Kym Ragusa's beautiful, brilliant African-American mother turned heads as she strolled the streets of West Harlem. Ragusa's white, working class, Sicilian American father, who grew up only a few streets away in Italian East Harlem, had never seen anything like her. At home, their families despaired at the match, while in the streets the couple faced taunting threats from a city still racially divided.
From their volatile, short-lived pairing came a sensitive child with a filmmaker's observant eye and the intangible gifts of an exceptional writer. Both Italian American and African American, she struggled to find a place for herself as she grew, and in The Skin Between Us: A Memoir of Race, Beauty and Belonging, she brings to life the two families and the warring, but ultimately similar, communities that defined her.
Through the stories and memories of her maternal ancestors, Ragusa explores her black family's history, from her great-great- great- great grandmother, who escaped from slavery in the South, to her grandmother, a journalist for the Society columns of black newspapers, to her glamorous mother, who became a fashion model in Europe. Entwined with these are the stories of Ragusa's paternal ancestors: her iron-willed great grandmother, who came to New York from a small village in the mountains of Calabria; her grandmother, the first to be born in America, who struggled to fit in both in her Italian community and later in the American suburbs; and finally Ragusa's father, a Vietnam veteran.

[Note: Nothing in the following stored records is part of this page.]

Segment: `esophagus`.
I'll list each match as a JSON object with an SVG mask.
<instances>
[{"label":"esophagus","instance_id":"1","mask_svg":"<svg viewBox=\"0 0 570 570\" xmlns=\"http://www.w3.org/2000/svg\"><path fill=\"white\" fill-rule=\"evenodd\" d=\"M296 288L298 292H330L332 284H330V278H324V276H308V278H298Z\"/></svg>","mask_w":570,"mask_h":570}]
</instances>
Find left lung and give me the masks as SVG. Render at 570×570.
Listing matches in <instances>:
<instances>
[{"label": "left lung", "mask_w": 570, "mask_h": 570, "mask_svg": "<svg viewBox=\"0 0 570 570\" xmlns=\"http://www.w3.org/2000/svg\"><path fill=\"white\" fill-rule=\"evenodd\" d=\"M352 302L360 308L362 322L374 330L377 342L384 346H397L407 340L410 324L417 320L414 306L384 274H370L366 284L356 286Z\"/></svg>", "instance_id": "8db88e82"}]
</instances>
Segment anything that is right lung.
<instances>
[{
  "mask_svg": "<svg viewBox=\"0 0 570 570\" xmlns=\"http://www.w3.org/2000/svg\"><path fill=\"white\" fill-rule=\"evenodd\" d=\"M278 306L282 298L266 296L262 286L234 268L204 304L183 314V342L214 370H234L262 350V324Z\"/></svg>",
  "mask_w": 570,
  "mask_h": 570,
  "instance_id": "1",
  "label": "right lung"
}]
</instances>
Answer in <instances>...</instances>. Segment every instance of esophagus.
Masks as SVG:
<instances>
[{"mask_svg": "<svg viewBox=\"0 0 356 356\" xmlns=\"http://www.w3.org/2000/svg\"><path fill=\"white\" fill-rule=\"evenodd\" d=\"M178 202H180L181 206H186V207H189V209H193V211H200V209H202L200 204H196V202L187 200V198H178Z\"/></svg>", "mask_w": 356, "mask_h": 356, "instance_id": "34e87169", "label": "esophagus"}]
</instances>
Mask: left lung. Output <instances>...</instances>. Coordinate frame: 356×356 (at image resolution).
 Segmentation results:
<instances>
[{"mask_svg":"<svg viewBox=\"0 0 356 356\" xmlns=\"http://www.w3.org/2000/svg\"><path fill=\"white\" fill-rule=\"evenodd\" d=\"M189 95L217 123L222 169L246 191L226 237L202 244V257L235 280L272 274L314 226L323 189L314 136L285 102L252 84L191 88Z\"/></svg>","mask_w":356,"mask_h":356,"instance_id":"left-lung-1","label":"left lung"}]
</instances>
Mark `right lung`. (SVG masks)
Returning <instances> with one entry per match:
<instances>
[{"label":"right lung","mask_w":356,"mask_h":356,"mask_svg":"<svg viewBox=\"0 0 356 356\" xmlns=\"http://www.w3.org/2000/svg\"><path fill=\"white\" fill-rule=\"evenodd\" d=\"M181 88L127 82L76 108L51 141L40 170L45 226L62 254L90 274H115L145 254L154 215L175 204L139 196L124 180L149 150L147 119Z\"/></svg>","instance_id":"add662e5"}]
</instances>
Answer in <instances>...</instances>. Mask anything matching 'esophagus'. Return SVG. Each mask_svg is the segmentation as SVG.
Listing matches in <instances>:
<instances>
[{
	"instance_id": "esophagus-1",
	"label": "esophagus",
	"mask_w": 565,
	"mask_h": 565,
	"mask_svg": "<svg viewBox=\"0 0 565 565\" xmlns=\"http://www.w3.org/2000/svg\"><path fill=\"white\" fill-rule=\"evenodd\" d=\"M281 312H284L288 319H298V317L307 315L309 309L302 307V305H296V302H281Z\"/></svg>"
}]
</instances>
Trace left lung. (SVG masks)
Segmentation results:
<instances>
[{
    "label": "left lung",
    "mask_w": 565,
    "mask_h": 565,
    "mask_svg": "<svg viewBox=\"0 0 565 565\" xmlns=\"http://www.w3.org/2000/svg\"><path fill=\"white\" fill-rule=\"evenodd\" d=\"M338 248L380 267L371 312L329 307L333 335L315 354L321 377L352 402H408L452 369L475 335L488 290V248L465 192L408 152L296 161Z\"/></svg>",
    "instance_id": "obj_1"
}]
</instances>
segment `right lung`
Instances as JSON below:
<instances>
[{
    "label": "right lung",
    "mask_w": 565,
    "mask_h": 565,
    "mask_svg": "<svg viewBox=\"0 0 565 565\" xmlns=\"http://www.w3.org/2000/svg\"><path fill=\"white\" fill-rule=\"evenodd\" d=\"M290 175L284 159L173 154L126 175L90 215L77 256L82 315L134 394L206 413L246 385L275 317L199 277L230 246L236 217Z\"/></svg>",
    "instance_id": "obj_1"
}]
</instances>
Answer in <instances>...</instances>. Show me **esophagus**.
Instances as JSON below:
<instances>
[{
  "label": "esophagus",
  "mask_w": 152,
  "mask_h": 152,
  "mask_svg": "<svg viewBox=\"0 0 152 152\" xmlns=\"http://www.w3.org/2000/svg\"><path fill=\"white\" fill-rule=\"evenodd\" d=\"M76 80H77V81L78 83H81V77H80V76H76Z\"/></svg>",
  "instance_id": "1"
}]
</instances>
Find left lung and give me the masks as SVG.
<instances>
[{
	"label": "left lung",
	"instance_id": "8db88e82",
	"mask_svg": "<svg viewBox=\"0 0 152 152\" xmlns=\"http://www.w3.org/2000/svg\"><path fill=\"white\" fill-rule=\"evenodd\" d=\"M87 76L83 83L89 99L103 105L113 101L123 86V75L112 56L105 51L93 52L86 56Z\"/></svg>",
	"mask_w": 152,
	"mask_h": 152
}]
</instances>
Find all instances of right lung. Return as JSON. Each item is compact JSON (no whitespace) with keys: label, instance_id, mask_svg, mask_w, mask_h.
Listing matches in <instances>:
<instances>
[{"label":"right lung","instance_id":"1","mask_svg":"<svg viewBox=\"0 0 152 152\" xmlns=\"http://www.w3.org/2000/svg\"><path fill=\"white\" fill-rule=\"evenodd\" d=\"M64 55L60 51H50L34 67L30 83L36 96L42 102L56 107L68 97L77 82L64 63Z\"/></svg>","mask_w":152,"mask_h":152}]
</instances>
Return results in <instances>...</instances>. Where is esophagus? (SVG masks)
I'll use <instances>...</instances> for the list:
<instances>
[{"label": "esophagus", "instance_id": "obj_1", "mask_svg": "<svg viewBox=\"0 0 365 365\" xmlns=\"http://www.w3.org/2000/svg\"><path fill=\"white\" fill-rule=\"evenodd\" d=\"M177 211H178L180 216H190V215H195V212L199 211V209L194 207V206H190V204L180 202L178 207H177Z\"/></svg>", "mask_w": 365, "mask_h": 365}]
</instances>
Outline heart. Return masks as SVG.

At the center of the memoir are her two powerful grandmothers, who gave her the love and stability to grow into her own skin. Eventually, their shared care for their granddaughter forced them to overcome their prejudices. East and West Harlem, the Bronx and suburban New Jersey, rent parties and religious feste, baked yams and baked ziti - all come vividly to life in Ragusa's sensuous memories and lyrical prose, as she evokes the joy, pain and inexhaustible richness of a racially and culturally mixed heritage.